First we give an upper bound of $\mathrm {cat}{(E)}$, the L-S category of a principal $G$-bundle $E$ for a connected compact group $G$ with a characteristic map $\alpha : {\Sigma }V \to G$. Assume that there is a cone-decomposition $\{F_{i} \vert 0 \leq i\leq m\}$ of $G$ in the sense of Ganea that is compatible with multiplication.
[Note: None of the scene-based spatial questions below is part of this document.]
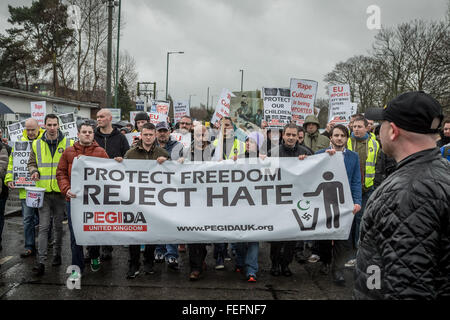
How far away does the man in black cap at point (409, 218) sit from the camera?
1.50 metres

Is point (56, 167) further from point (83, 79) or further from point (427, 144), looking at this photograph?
point (83, 79)

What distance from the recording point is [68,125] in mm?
8586

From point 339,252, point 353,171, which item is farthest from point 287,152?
point 339,252

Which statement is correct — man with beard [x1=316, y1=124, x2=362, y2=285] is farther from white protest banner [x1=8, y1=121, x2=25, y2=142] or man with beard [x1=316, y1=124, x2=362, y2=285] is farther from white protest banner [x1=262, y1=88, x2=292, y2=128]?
white protest banner [x1=8, y1=121, x2=25, y2=142]

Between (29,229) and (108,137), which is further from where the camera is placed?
(108,137)

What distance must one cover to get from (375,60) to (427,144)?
34.1 metres

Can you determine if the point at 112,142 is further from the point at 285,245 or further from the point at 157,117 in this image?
the point at 157,117

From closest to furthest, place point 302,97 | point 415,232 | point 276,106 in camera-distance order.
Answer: point 415,232
point 276,106
point 302,97

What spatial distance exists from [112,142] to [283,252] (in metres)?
3.18

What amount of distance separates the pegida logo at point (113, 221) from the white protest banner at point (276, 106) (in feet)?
16.5

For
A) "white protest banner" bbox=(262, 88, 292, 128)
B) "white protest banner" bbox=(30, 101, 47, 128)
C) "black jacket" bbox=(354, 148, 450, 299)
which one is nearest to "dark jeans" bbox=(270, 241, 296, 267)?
"black jacket" bbox=(354, 148, 450, 299)

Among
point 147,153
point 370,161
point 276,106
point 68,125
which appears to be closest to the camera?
point 147,153
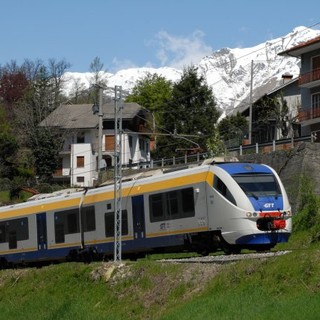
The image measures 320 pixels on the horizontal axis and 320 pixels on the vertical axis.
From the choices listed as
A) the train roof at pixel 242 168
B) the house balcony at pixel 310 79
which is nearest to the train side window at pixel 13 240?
the train roof at pixel 242 168

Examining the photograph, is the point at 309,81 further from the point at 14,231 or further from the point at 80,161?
the point at 80,161

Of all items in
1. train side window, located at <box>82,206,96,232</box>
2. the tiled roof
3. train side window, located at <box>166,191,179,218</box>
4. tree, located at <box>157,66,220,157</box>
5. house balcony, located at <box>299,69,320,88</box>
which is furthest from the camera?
tree, located at <box>157,66,220,157</box>

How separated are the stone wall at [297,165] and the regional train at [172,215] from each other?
13180 mm

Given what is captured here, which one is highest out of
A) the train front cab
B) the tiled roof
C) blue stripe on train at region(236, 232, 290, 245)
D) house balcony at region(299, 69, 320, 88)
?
the tiled roof

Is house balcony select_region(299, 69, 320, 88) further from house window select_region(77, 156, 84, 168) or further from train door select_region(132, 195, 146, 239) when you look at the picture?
train door select_region(132, 195, 146, 239)

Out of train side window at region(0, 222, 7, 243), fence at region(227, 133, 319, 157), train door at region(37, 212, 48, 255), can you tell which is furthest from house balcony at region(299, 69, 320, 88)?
train door at region(37, 212, 48, 255)

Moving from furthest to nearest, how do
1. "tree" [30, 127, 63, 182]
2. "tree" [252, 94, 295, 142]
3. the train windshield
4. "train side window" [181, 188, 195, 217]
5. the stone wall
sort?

Then we have $\mathrm {cat}{(E)} \leq \mathrm {Max}(m{+}n,m{+}2)$ for $n \geq 1$, if $\alpha$ is compressible into $F_{n} \subseteq F_{m}\simeq G$ with trivial higher Hopf invariant $H_n(\alpha )$. Second, we introduce a new computable lower bound, $\mathrm {Mwgt} {(X; {\mathbb {F}_2}})$ for $\mathrm {cat}({X})$. The two new estimates imply $\mathrm {cat}({\mathbf {Spin}{(9))}}=\mathrm {Mwgt} ({\mathbf {Spin}{(9)};{\mathbb {F}_2}}) = 8 > 6 =\mathrm {wgt}({\mathbf {Spin}{(9)};{\mathbb {F}_2}})$, where $(\mathrm {wgt}{-;R})$ is a category weight due to Rudyak and Strom.